Verilen alıntı:
****************************************

Öte yandan, Enterprise Social Network denen; Kurumsal Sosyal Ağ Yapısını da OPET çalışanlarına sunmak istiyoruz. Bunun mobil versiyonu da yakında kullanıma sunulacak. Bu sayede OPET çalışanları ilgi grupları çerçevesinde birbirini takip edebilecek, tartışma grupları oluşturabilecek. Bunun çok etkili bir yaklaşım olduğunu; Fortune 500 şirketlerinin yüzde 90’ının da bu yapıyı yıl sonuna kadar hayata geçirmiş olacağını biliyoruz.

Şirket içi iletişimi artırmak için yaptığınız başka çalışmalar var mı?

Temelleri 2009 yılında atılan Etkinlik Takımlarımız var. Bu takımların çıkış noktası, Yönetim Kurulu Üyemiz Sayın Nurten Öztürk’ün öncülüğünde gerçekleştirdiğimiz Öneri Toplantılarında, mevcut olan İlgi Grupları’nın etkinliğini artırmak şeklinde gündeme geldi.

Bunu, denenmiş yöntemlerin dışında bir şekilde gerçekleştirmek istiyorduk: Bugüne kadar genellikle bu konuda komitelerin oluşturulduğunu, bu komitelerin de çalışanlar adına tekne gezilerine, tiyatro organizasyonlarına karar verdiğini biliyorduk. Çalışanların, kararları kendileri vermemesi nedeniyle bir süre sonra bu çalışmaların verimsiz kaldığını ve istenen sonuçları üretemediğini gözlemlediğimiz için küçük gruplar belirleyerek, başlarında birer kaptan; lider olmasını temin ettik.

Bu ilk yapı ortaya çıktıktan sonra herkes kendi arasında iletişimi sağladı, bir araya geldi, yıllık planlar ortaya çıkardı ve bütçe belirledi. Sonuç olarak da tiyatrodan dansa, doğa yürüyüşlerinden fotoğrafçılığa, gerçekten de beklentilerimizin çok üzerinde fikirler ortaya çıktı. Bizim rolümüz, bütçelerini düzenleme ve zorlandıkları noktalarda destek olmaktan öteye geçmedi. Bütün kararları kendileri aldılar.

****************************************

Gösterilen öğeler:
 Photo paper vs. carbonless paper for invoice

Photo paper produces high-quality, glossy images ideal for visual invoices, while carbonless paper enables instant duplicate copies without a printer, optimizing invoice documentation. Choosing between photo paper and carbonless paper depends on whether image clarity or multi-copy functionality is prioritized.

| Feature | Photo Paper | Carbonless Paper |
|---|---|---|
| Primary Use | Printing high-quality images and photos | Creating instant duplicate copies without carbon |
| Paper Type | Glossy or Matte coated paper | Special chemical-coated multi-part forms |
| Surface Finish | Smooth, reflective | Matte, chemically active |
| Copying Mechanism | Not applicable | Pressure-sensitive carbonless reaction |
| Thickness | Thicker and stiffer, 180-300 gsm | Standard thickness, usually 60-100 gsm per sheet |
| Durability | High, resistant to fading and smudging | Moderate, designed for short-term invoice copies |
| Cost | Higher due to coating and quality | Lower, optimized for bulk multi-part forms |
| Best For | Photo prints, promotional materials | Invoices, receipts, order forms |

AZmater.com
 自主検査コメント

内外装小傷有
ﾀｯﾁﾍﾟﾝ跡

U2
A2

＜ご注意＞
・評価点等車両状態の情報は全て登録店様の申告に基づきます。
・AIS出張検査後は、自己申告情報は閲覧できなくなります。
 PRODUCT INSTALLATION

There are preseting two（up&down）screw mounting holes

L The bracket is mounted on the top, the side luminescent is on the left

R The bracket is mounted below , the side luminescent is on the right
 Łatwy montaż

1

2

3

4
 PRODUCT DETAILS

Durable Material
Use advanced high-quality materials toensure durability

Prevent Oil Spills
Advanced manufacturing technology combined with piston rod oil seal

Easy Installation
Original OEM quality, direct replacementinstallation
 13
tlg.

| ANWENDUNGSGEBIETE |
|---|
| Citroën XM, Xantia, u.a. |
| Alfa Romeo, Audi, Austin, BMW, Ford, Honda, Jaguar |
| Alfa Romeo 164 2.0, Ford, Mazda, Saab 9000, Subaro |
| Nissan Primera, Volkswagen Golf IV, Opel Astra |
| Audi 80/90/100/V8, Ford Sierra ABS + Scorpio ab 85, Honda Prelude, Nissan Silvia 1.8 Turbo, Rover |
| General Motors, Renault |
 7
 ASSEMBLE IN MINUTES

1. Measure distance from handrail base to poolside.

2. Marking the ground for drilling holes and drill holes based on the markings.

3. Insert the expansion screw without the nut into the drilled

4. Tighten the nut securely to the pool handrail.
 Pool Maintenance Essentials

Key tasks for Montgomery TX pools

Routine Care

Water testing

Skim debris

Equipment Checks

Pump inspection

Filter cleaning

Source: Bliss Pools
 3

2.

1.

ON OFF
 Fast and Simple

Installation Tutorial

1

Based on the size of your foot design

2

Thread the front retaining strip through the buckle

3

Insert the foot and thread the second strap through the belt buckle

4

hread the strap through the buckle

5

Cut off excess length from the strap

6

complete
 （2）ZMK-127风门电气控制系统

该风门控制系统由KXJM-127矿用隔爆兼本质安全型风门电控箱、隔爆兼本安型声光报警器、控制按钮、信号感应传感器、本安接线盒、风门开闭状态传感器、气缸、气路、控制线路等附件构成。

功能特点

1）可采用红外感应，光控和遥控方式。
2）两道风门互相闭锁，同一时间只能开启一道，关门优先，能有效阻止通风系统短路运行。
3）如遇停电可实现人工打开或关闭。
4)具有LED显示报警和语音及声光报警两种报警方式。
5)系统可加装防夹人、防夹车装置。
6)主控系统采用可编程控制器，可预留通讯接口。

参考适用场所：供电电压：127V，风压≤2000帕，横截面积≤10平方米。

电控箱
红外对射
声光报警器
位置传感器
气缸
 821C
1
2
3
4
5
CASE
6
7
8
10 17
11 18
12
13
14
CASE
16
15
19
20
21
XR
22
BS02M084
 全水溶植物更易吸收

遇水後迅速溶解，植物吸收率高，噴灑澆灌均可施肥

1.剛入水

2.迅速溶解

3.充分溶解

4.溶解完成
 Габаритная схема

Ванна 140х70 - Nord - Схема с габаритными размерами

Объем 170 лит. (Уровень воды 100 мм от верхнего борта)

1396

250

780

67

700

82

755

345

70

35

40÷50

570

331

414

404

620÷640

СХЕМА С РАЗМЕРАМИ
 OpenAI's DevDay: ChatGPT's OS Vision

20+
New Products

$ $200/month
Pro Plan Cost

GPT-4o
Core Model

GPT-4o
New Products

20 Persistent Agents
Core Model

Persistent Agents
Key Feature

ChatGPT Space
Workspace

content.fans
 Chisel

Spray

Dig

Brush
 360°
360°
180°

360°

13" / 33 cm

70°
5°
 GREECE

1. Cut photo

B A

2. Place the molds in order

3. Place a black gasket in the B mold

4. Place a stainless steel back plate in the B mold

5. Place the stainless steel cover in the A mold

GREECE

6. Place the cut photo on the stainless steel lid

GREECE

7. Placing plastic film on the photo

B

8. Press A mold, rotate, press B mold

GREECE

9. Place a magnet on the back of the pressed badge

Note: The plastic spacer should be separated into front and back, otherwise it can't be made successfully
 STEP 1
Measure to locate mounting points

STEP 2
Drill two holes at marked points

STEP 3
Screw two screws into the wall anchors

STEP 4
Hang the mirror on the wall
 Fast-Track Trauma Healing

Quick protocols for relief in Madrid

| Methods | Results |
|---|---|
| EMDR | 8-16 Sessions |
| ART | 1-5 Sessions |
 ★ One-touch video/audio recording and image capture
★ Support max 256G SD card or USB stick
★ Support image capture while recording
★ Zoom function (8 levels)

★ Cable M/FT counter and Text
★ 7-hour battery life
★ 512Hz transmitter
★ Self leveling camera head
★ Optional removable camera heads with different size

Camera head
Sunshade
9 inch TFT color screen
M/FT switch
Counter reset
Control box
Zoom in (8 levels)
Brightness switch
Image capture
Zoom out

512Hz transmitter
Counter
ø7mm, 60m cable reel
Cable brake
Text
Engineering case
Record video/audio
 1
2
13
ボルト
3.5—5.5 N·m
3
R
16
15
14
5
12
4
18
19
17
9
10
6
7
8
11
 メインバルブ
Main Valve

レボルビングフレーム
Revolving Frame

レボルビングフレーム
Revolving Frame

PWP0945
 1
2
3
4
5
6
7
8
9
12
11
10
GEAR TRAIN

****************************************

Görev metni: OPET'teki şirket içi iletişim çalışmalarını anlatan alıntıya göre Etkinlik Takımlarının temelleri hangi yılda atıldı?

Yazılı çözüm: Etkinlik Takımlarının temelleri 2009 yılında atıldı.